Will Thailand Plus take away Vietnam’s spoils in US-China trade war?
- Bangkok hopes tax breaks offered in its Thailand Plus stimulus package will lure firms from China hit by higher tariffs
- Doubters say it will still struggle to outshine its low-cost labour neighbour Vietnam as the best port in a storm
Bangkok hopes the move will offset a downturn in exports and tourism, but analysts caution that tweaking tax rates may not be enough to eclipse the draw of Vietnam’s low-cost labour and free-trade agreements with global partners like the European Union.
“The new package covers comprehensive measures that will enhance Thailand’s attractiveness as an investment location, including investment-acceleration incentives, fiscal measures supporting Stem [science, technology, engineering, mathematics] manpower development, deregulation, and improved pre- and post- investment services,” said Kobsak Pootrakool, deputy secretary general to the prime minister, in an official statement from the board. “We are confident that these incentives will make us more competitive than Vietnam.”

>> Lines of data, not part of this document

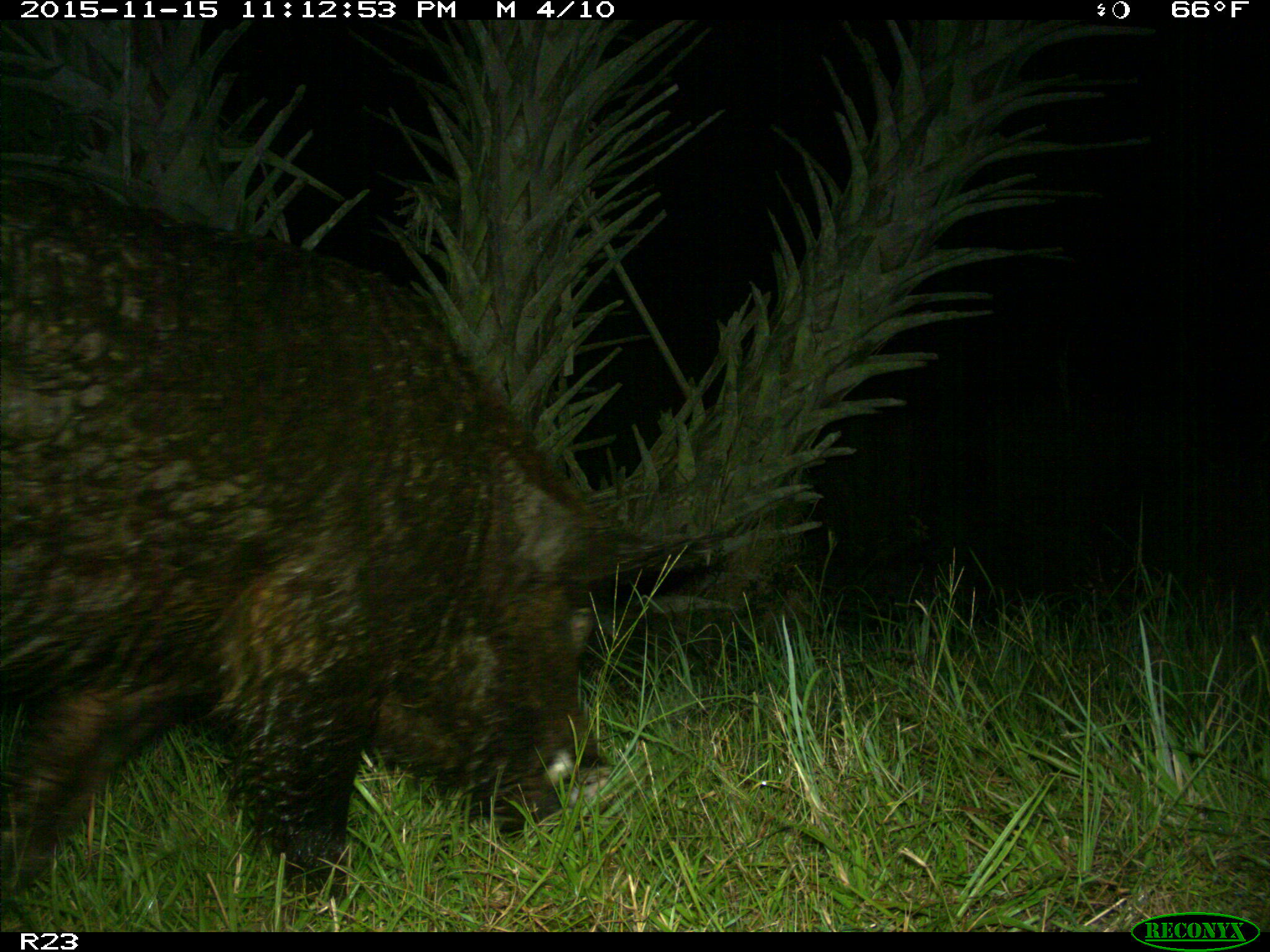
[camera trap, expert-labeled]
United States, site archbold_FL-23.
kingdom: Animalia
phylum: Chordata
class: Mammalia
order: Artiodactyla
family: Suidae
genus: Sus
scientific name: Sus scrofa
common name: wild boar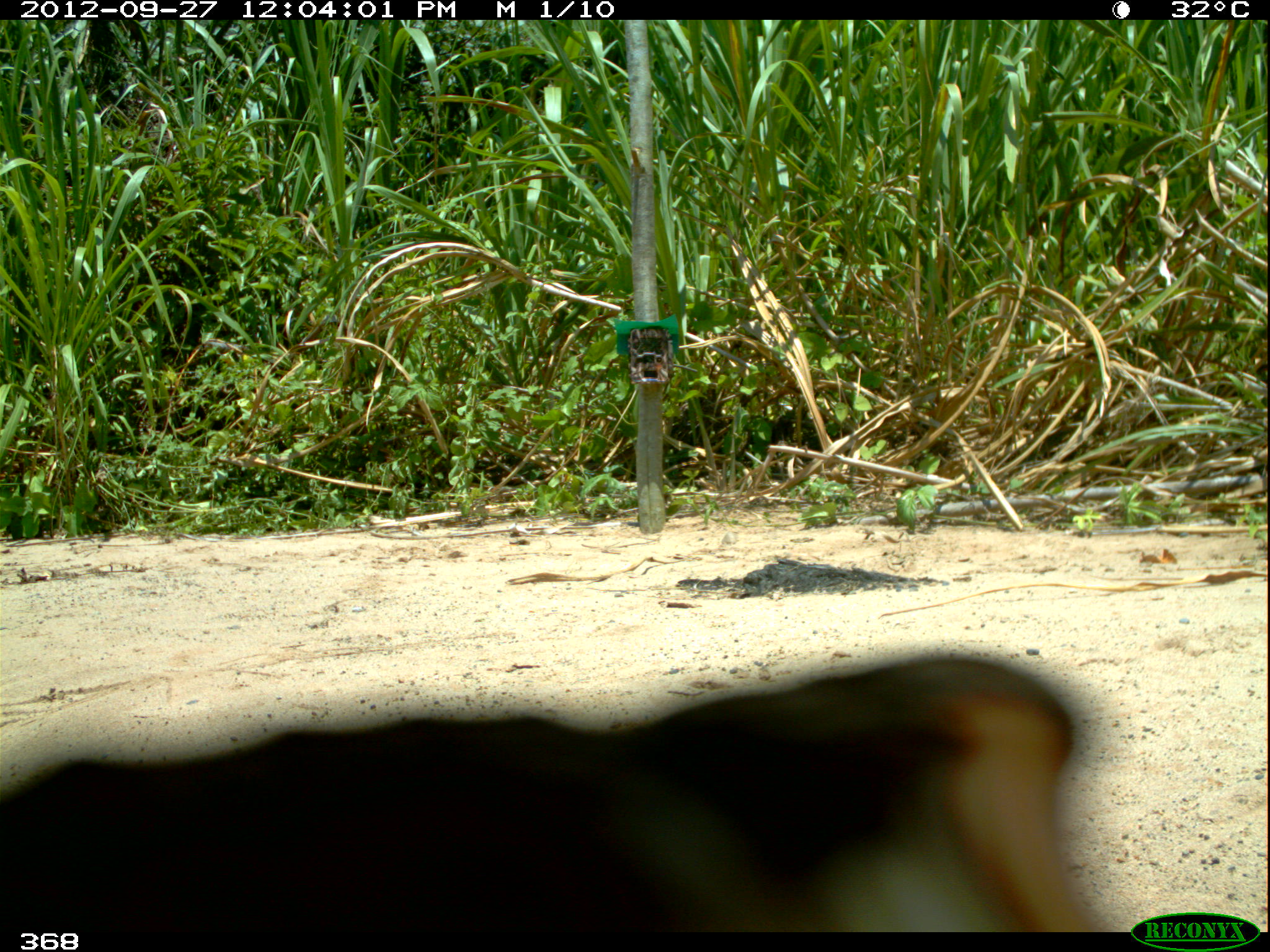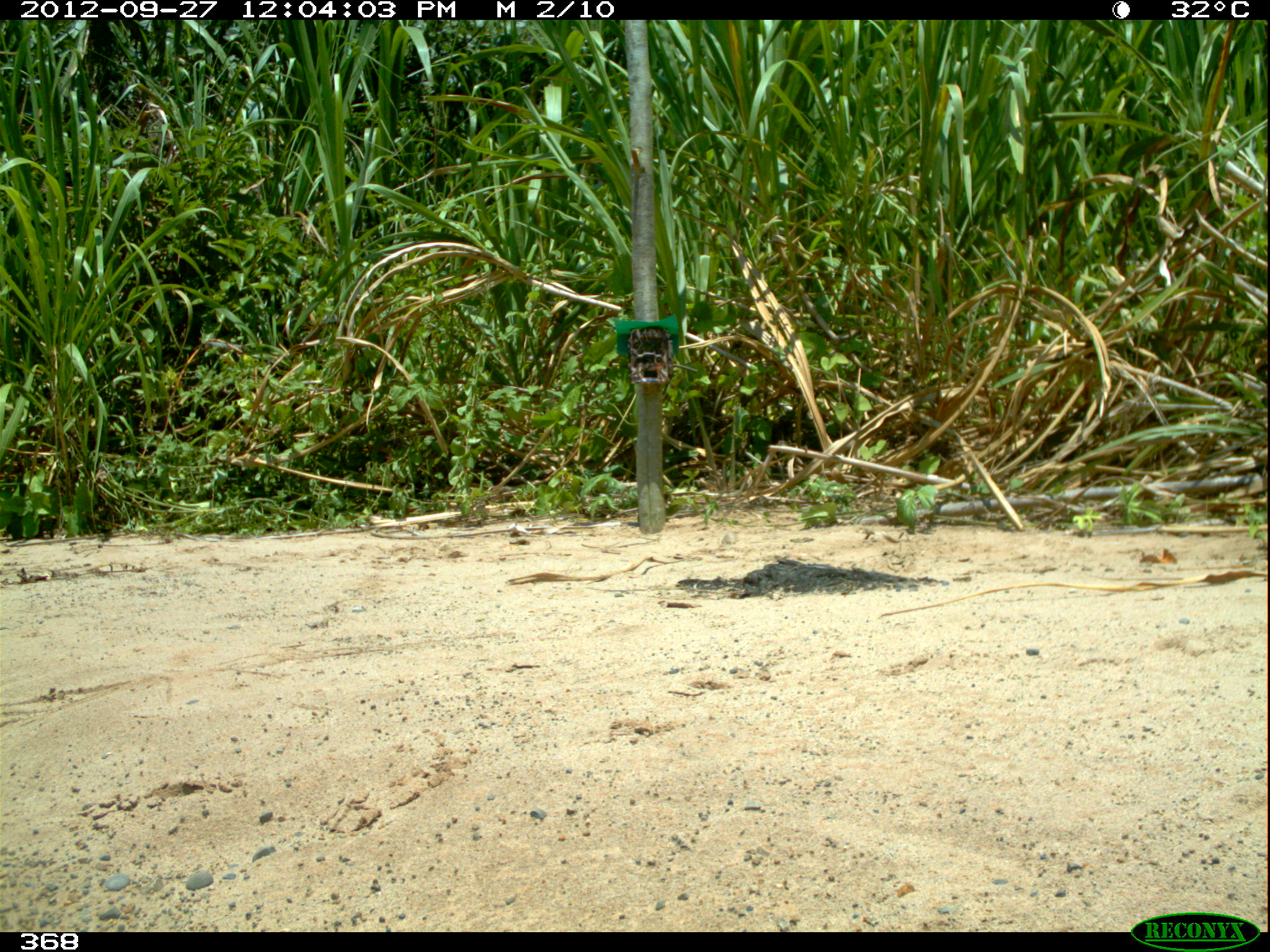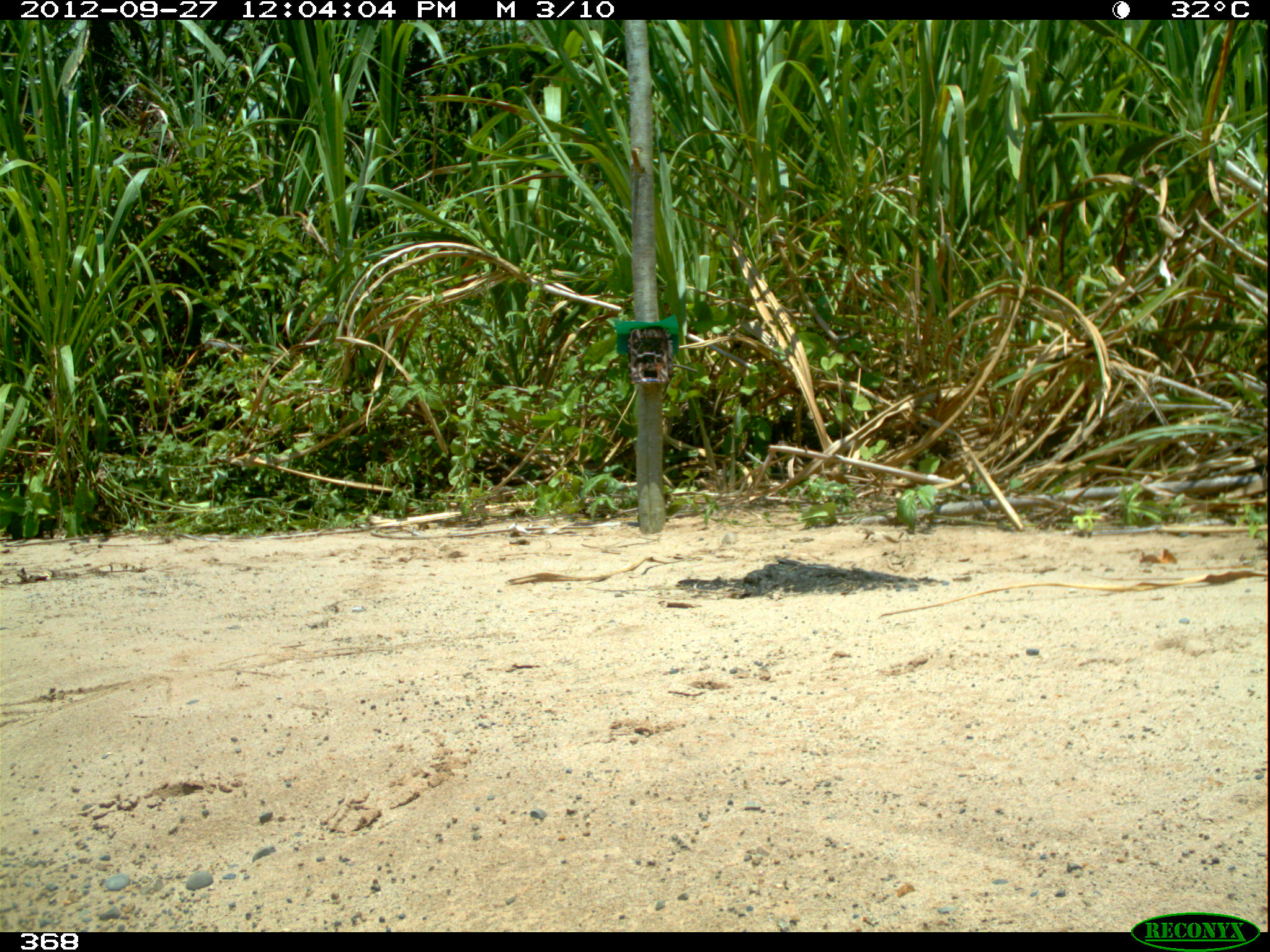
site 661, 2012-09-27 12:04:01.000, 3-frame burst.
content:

The two countries are not the only ones in the region competing for foreign investment amid a global slowdown. At the beginning of this month, Indonesia announced plans to cut its corporate tax from 25 per cent to 20 per cent starting in 2021, and for a time-limited rate of 17 per cent for companies listing shares. It has also vowed to carry out an overhaul of the value-added tax, income tax and general taxation.
Kobsak said Thailand’s tax incentives were now “not less than” Vietnam’s, but he admitted that the country was still playing catch-up when it came to free-trade agreements.